--- START ---

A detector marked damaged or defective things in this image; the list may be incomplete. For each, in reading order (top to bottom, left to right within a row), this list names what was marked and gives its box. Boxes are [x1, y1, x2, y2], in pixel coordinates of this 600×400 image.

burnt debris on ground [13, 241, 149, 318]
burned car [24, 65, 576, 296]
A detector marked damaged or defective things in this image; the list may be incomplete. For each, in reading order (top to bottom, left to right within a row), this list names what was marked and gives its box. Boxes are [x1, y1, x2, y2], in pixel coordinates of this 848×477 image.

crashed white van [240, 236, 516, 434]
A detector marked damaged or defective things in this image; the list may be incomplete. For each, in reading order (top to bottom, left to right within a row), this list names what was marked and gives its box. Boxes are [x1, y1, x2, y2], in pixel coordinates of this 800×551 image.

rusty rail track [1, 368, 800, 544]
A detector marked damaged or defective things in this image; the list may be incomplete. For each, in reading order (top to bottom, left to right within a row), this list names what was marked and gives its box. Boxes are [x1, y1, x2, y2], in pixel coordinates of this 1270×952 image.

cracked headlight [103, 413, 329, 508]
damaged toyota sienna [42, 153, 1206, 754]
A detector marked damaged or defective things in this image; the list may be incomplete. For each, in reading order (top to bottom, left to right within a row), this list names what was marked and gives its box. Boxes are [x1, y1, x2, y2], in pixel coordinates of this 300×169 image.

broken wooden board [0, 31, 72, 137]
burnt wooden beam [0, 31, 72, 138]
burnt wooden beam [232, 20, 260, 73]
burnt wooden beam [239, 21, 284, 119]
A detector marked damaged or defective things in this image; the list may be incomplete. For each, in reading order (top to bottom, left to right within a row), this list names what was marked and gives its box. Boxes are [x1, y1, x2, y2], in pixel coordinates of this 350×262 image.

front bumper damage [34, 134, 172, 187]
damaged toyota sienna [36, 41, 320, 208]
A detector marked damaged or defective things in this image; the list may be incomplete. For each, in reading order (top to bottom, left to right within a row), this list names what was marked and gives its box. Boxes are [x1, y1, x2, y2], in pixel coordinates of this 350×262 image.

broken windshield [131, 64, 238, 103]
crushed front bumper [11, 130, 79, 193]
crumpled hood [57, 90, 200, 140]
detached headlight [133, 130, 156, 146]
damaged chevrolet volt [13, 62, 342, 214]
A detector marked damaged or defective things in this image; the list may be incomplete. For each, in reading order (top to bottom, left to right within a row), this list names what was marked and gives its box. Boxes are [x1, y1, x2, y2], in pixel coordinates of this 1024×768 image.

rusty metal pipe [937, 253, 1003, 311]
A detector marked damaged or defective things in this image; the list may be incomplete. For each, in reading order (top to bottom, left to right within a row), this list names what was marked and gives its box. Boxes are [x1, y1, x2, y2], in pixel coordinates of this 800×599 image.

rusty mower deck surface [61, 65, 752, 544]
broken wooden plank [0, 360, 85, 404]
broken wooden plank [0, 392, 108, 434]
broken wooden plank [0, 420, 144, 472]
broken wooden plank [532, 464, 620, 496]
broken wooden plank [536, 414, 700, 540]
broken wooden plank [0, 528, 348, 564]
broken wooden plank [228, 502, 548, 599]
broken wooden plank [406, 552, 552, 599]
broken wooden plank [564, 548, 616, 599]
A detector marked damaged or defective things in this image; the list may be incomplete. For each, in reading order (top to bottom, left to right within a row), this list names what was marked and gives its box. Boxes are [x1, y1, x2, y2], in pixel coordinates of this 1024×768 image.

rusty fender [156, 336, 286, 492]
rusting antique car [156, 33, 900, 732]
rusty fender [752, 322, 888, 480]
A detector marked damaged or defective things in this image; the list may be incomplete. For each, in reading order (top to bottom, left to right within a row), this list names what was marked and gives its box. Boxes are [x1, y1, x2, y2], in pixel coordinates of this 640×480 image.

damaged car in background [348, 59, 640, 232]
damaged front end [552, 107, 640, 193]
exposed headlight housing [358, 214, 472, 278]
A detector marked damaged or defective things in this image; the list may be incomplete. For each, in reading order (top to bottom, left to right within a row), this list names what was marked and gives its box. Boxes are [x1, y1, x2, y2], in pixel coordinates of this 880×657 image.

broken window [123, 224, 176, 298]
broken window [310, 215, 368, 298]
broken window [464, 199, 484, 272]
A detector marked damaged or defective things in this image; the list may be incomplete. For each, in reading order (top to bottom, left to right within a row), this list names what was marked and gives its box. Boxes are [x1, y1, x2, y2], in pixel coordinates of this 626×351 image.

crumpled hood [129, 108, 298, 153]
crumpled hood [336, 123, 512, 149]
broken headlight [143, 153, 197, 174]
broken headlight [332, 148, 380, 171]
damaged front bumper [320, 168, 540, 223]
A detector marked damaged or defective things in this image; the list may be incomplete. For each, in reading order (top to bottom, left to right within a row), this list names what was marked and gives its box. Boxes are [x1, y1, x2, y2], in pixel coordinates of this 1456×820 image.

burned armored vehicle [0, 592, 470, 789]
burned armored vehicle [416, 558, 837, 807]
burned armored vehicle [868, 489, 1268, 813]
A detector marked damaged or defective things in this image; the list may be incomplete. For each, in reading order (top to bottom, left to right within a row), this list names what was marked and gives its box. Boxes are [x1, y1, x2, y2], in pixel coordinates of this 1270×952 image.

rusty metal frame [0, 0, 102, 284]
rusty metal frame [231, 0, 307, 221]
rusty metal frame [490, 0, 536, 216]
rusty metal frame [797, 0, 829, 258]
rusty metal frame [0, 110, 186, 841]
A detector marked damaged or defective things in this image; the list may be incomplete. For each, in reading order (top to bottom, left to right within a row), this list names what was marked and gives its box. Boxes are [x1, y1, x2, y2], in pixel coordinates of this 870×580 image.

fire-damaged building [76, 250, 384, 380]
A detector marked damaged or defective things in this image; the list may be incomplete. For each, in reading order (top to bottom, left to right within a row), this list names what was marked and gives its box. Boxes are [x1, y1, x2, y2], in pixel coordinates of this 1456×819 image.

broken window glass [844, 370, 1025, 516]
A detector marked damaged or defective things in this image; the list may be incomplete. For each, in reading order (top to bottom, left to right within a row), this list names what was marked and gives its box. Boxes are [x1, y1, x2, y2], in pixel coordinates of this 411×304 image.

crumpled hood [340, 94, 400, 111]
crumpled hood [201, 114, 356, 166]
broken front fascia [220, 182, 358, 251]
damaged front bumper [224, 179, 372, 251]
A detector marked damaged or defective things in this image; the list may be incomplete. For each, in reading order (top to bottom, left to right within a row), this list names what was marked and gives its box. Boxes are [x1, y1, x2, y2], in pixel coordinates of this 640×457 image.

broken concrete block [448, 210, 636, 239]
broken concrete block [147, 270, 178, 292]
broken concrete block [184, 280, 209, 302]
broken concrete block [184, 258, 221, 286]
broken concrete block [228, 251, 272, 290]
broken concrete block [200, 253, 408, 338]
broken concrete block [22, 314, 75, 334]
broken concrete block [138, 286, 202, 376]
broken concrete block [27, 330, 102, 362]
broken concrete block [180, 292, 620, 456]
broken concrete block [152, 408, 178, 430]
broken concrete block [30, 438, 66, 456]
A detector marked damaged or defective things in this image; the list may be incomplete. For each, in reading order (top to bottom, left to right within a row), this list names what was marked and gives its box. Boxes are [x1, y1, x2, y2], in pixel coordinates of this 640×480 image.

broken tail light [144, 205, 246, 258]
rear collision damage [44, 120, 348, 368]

--- END ---

Once you have read the material above, write all of it out again exactly.

**TASK OUTPUT:**
A detector marked damaged or defective things in this image; the list may be incomplete. For each, in reading order (top to bottom, left to right within a row), this list names what was marked and gives its box. Boxes are [x1, y1, x2, y2], in pixel coordinates of this 600×400 image.

burnt debris on ground [13, 241, 149, 318]
burned car [24, 65, 576, 296]
A detector marked damaged or defective things in this image; the list may be incomplete. For each, in reading order (top to bottom, left to right within a row), this list names what was marked and gives its box. Boxes are [x1, y1, x2, y2], in pixel coordinates of this 848×477 image.

crashed white van [240, 236, 516, 434]
A detector marked damaged or defective things in this image; the list may be incomplete. For each, in reading order (top to bottom, left to right within a row), this list names what was marked and gives its box. Boxes are [x1, y1, x2, y2], in pixel coordinates of this 800×551 image.

rusty rail track [1, 368, 800, 544]
A detector marked damaged or defective things in this image; the list may be incomplete. For each, in reading order (top to bottom, left to right within a row), this list names what was marked and gives its box. Boxes are [x1, y1, x2, y2], in pixel coordinates of this 1270×952 image.

cracked headlight [103, 413, 329, 508]
damaged toyota sienna [42, 153, 1206, 754]
A detector marked damaged or defective things in this image; the list may be incomplete. For each, in reading order (top to bottom, left to right within a row), this list names what was marked and gives its box. Boxes are [x1, y1, x2, y2], in pixel coordinates of this 300×169 image.

broken wooden board [0, 31, 72, 137]
burnt wooden beam [0, 31, 72, 138]
burnt wooden beam [232, 20, 260, 73]
burnt wooden beam [239, 21, 284, 119]
A detector marked damaged or defective things in this image; the list may be incomplete. For each, in reading order (top to bottom, left to right within a row), this list names what was marked and gives its box. Boxes are [x1, y1, x2, y2], in pixel coordinates of this 350×262 image.

front bumper damage [34, 134, 172, 187]
damaged toyota sienna [36, 41, 320, 208]
A detector marked damaged or defective things in this image; the list may be incomplete. For each, in reading order (top to bottom, left to right within a row), this list names what was marked and gives its box. Boxes are [x1, y1, x2, y2], in pixel coordinates of this 350×262 image.

broken windshield [131, 64, 238, 103]
crushed front bumper [11, 130, 79, 193]
crumpled hood [57, 90, 200, 140]
detached headlight [133, 130, 156, 146]
damaged chevrolet volt [13, 62, 342, 214]
A detector marked damaged or defective things in this image; the list may be incomplete. For each, in reading order (top to bottom, left to right within a row), this list names what was marked and gives its box. Boxes are [x1, y1, x2, y2], in pixel coordinates of this 1024×768 image.

rusty metal pipe [937, 253, 1003, 311]
A detector marked damaged or defective things in this image; the list may be incomplete. For each, in reading order (top to bottom, left to right within a row), this list names what was marked and gives its box. Boxes are [x1, y1, x2, y2], in pixel coordinates of this 800×599 image.

rusty mower deck surface [61, 65, 752, 544]
broken wooden plank [0, 360, 85, 404]
broken wooden plank [0, 392, 108, 434]
broken wooden plank [0, 420, 144, 472]
broken wooden plank [532, 464, 620, 496]
broken wooden plank [536, 414, 700, 540]
broken wooden plank [0, 528, 348, 564]
broken wooden plank [228, 502, 548, 599]
broken wooden plank [406, 552, 552, 599]
broken wooden plank [564, 548, 616, 599]
A detector marked damaged or defective things in this image; the list may be incomplete. For each, in reading order (top to bottom, left to right within a row), this list names what was marked and gives its box. Boxes are [x1, y1, x2, y2], in pixel coordinates of this 1024×768 image.

rusty fender [156, 336, 286, 492]
rusting antique car [156, 33, 900, 732]
rusty fender [752, 322, 888, 480]
A detector marked damaged or defective things in this image; the list may be incomplete. For each, in reading order (top to bottom, left to right within a row), this list names what was marked and gives its box. Boxes are [x1, y1, x2, y2], in pixel coordinates of this 640×480 image.

damaged car in background [348, 59, 640, 232]
damaged front end [552, 107, 640, 193]
exposed headlight housing [358, 214, 472, 278]
A detector marked damaged or defective things in this image; the list may be incomplete. For each, in reading order (top to bottom, left to right within a row), this list names what was marked and gives its box. Boxes are [x1, y1, x2, y2], in pixel coordinates of this 880×657 image.

broken window [123, 224, 176, 298]
broken window [310, 215, 368, 298]
broken window [464, 199, 484, 272]
A detector marked damaged or defective things in this image; the list may be incomplete. For each, in reading order (top to bottom, left to right within a row), this list names what was marked and gives its box. Boxes are [x1, y1, x2, y2], in pixel coordinates of this 626×351 image.

crumpled hood [129, 108, 298, 153]
crumpled hood [336, 123, 512, 149]
broken headlight [143, 153, 197, 174]
broken headlight [332, 148, 380, 171]
damaged front bumper [320, 168, 540, 223]
A detector marked damaged or defective things in this image; the list may be incomplete. For each, in reading order (top to bottom, left to right within a row), this list names what was marked and gives its box. Boxes are [x1, y1, x2, y2], in pixel coordinates of this 1456×820 image.

burned armored vehicle [0, 592, 470, 789]
burned armored vehicle [416, 558, 837, 807]
burned armored vehicle [868, 489, 1268, 813]
A detector marked damaged or defective things in this image; the list may be incomplete. For each, in reading order (top to bottom, left to right within a row), this list names what was marked and gives its box. Boxes are [x1, y1, x2, y2], in pixel coordinates of this 1270×952 image.

rusty metal frame [0, 0, 102, 284]
rusty metal frame [231, 0, 307, 221]
rusty metal frame [490, 0, 536, 216]
rusty metal frame [797, 0, 829, 258]
rusty metal frame [0, 110, 186, 841]
A detector marked damaged or defective things in this image; the list may be incomplete. For each, in reading order (top to bottom, left to right within a row), this list names what was marked and gives its box. Boxes are [x1, y1, x2, y2], in pixel coordinates of this 870×580 image.

fire-damaged building [76, 250, 384, 380]
A detector marked damaged or defective things in this image; the list may be incomplete. For each, in reading order (top to bottom, left to right within a row), this list names what was marked and gives its box. Boxes are [x1, y1, x2, y2], in pixel coordinates of this 1456×819 image.

broken window glass [844, 370, 1025, 516]
A detector marked damaged or defective things in this image; the list may be incomplete. For each, in reading order (top to bottom, left to right within a row), this list names what was marked and gives its box. Boxes are [x1, y1, x2, y2], in pixel coordinates of this 411×304 image.

crumpled hood [340, 94, 400, 111]
crumpled hood [201, 114, 356, 166]
broken front fascia [220, 182, 358, 251]
damaged front bumper [224, 179, 372, 251]
A detector marked damaged or defective things in this image; the list may be incomplete. For each, in reading order (top to bottom, left to right within a row), this list names what was marked and gives its box. Boxes are [x1, y1, x2, y2], in pixel coordinates of this 640×457 image.

broken concrete block [448, 210, 636, 239]
broken concrete block [147, 270, 178, 292]
broken concrete block [184, 280, 209, 302]
broken concrete block [184, 258, 221, 286]
broken concrete block [228, 251, 272, 290]
broken concrete block [200, 253, 408, 338]
broken concrete block [22, 314, 75, 334]
broken concrete block [138, 286, 202, 376]
broken concrete block [27, 330, 102, 362]
broken concrete block [180, 292, 620, 456]
broken concrete block [152, 408, 178, 430]
broken concrete block [30, 438, 66, 456]
A detector marked damaged or defective things in this image; the list may be incomplete. For each, in reading order (top to bottom, left to right within a row), this list names what was marked and gives its box. Boxes are [x1, y1, x2, y2], in pixel coordinates of this 640×480 image.

broken tail light [144, 205, 246, 258]
rear collision damage [44, 120, 348, 368]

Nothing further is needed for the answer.